→ **What the task asks**: Each line from the one containing "Photo taken at" to the end of the material below is to be restated exactly, with pictures skipped.

→ **Given material**:
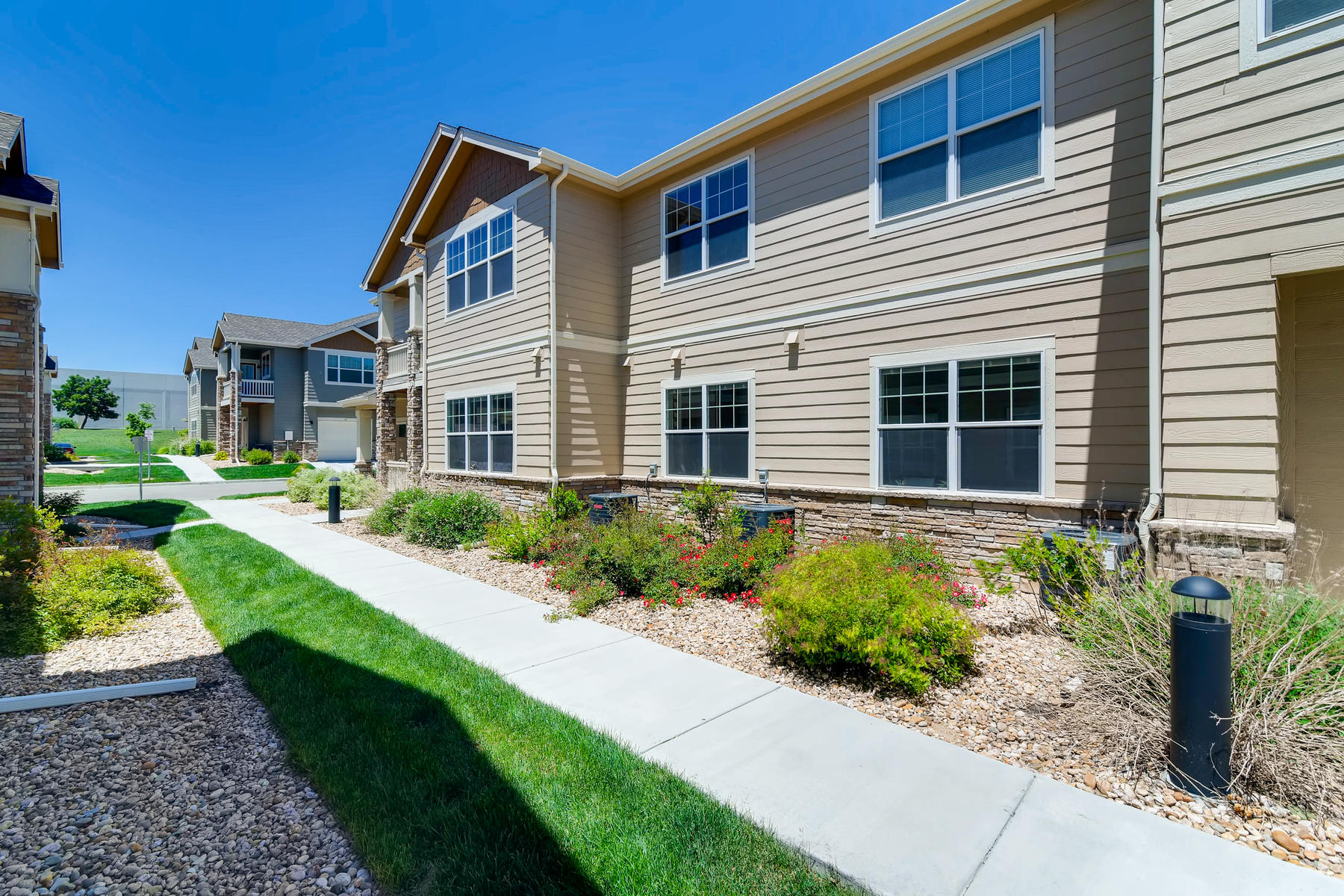 6915 W 3rd St Unit D1414-032-029-Exterior Side-MLS_Size.jpg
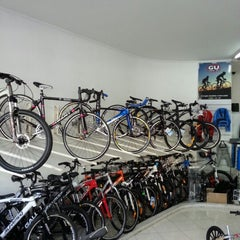 Photo taken at Ciclo Caravelle by Beto R. on 9/22/2012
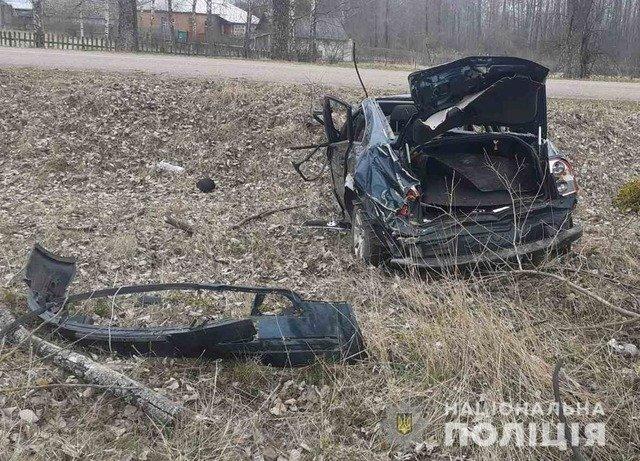 У Коростенському районі перекинулася автівка, є травмовані. ФОТО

→ **Output of the task**:
 Photo taken at Ciclo Caravelle by Beto R. on 9/22/2012
 У Коростенському районі перекинулася автівка, є травмовані. ФОТО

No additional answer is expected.